## Material shown:
......
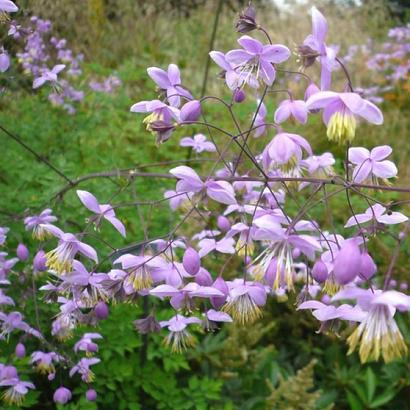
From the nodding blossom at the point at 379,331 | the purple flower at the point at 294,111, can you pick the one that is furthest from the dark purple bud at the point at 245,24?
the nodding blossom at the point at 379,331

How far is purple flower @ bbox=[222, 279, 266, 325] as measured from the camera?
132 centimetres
......
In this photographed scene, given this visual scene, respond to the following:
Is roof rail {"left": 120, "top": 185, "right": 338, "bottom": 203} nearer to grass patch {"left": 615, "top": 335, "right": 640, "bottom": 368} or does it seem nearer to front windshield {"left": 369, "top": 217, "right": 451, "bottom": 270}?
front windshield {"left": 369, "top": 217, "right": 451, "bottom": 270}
......
## Work required:
Retype every row from the line containing "From the nodding" down to the line containing "132 centimetres", keeping each one identical.

## Result:
From the nodding blossom at the point at 379,331 | the purple flower at the point at 294,111, can you pick the one that is furthest from the dark purple bud at the point at 245,24?
the nodding blossom at the point at 379,331

How far is purple flower @ bbox=[222, 279, 266, 325] as measured from the camera?
132 centimetres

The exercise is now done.